Thank You, Mr. Malone

Branding is bulls—. Let me put it another way: If your company seriously contemplates embarking on a multimillion-dollar marketing campaign that is designed not to sell products or services, but solely to enhance the company’s image, start typing your resume.

So says Michael S. Malone, editor-at-large at Forbes ASAP, in an article titled “Brand X — The Modern Day Fiasco Otherwise Known as Branding,” a truly wonderful and provocative piece that is long overdue.

Here’s another pithy excerpt: Not surprisingly, before long new Internet start-ups were devoting most of their energies and capital to propounding their brands, apparently assuming that the actual business would follow.

What these companies never learned, and the analysts apparently never noticed, was that the brand identity of high tech’s great companies arose organically from their business activities — their products, their business culture and their relationships with vendors and customers. It was not applied like some metaphysical bumper sticker.

Though the bulk of Malone’s article addresses the rise of what I call “brand mysticism” among dot-com companies, do not think for a moment that those inexperienced entrepreneurs are the only ones who’ve been hoodwinked. This flimflam game has been played out on a massive scale and is still playing in (of all things) a recession near you.

I’ve been at this business — which I shall loosely define as coming up with ways to help clients sell their stuff — for 18 years now. When I first got into advertising as a young copywriter, it was made clear to me that direct marketing and business-to-business (B2B) marketing would not be interesting to someone who considered himself creative. No committee visited my apartment and clued me in, but I could figure it out for myself. Coming up with concepts for beer, pizza, and potato chip commercials was the high road to fame and fortune. And B2B? Well, a friend of mine once said, “Chris, when I’m, like, 55, you know, and if I haven’t made it, I can always do that stuff. The creative is really bad.”

Now I know a little better. I know, for example, that almost everything that bores a “brand architect” and causes him to damn it with the word “tactics,” is something that can really help clients sell their stuff.

Here is a short list of things that bore brand architects: email marketing, executive direct marketing, click-through rates, conversions, sales cycles, email newsletters, content sponsorships, directory listings, search engine optimization (SEO), and databases.

But it takes two to get caught up in the smoke and puffery of brand mysticism. So clients that fall for the flashy tricks (perhaps because they fear metrics, accountability, and black-and-white results) are as much (if not more) to blame as the high-priced mystics.

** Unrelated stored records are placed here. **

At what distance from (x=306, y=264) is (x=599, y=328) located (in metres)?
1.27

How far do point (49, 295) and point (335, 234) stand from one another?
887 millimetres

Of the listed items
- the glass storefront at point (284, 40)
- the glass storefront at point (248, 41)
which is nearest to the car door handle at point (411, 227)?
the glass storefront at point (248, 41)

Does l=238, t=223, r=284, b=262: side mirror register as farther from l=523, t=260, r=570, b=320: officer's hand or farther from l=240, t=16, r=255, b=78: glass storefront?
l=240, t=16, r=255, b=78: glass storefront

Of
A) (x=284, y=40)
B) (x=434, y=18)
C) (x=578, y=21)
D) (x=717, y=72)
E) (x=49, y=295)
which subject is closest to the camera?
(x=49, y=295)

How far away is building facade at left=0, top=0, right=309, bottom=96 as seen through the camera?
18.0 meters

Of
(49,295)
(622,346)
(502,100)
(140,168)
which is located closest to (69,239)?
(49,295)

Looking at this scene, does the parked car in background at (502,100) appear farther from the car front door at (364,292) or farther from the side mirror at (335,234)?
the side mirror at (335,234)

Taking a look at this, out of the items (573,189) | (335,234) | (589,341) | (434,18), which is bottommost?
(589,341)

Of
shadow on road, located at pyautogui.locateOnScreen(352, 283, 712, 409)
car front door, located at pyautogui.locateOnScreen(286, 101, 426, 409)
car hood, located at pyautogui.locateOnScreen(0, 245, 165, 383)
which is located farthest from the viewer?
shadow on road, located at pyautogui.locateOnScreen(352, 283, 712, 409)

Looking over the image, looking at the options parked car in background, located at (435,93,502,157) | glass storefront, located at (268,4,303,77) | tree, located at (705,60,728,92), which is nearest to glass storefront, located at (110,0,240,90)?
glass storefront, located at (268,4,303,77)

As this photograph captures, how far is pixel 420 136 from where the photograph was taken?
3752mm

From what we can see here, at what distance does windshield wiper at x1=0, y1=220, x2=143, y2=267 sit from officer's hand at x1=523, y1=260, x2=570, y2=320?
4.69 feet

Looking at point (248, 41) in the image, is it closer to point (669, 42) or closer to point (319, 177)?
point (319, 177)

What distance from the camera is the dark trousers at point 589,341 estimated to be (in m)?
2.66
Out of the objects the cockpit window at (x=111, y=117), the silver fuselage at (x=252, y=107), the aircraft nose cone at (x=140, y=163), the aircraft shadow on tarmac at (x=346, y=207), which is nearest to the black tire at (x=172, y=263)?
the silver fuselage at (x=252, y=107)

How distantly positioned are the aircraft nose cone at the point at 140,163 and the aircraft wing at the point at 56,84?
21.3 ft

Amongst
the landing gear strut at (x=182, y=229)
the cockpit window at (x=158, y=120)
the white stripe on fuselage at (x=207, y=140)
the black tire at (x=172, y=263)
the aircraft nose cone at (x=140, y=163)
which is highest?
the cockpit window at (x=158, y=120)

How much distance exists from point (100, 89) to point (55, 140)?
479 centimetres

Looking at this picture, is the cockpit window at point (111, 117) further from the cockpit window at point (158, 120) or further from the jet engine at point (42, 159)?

OK, now that Malone has provided me a little cover, I’m going at this topic with both barrels.

As it is broadly practiced and professed, branding amounts to thievery. Communications that are referred to as branding are, by current definition, messages and imagery that solicit no response, afford no ready (or accepted form of) measurement, and, at times, seem to revel in their own luxuriant, profligate, glittery waste.

How can this be? How did we get here? Why is it that some otherwise smart companies will reflexively spend tens of millions of dollars on the immeasurable while counting the pennies allocated to efforts that can be tied directly to revenues?

I just don’t know. It’s a mystery. But I do know that it serves none of our professional interests.

Now that you really don’t like me, let’s step back a bit from my rant.

Brothers and sisters, I believe in the power, importance, and value of brands. I believe that if your company’s communications, messages, and behavior are not consistent, attractive, and organized, you’re wasting dollars. Such a waste — especially now when quarterly earnings are missing forecasts and we hear news of major layoffs almost on a daily basis — is a corporate sin.

But let’s remember something. Your brand is everything you and others in your company do. It is the kindness in the voice of a customer service representative. It is the timeliness of a response to an inquiry. It is the quality of what your company does and how it does it. It’s in the simple fact that the words are spelled correctly in an email newsletter. It is in the way your employees and vendors are treated.

Seen this way, branding is all about attending to the big and small aspects of doing your business fairly, responsibly, and well.

When this kind of attention — indeed, this passion for business done right — is absent, branding becomes only, as Malone puts it so well, “some metaphysical bumper sticker.”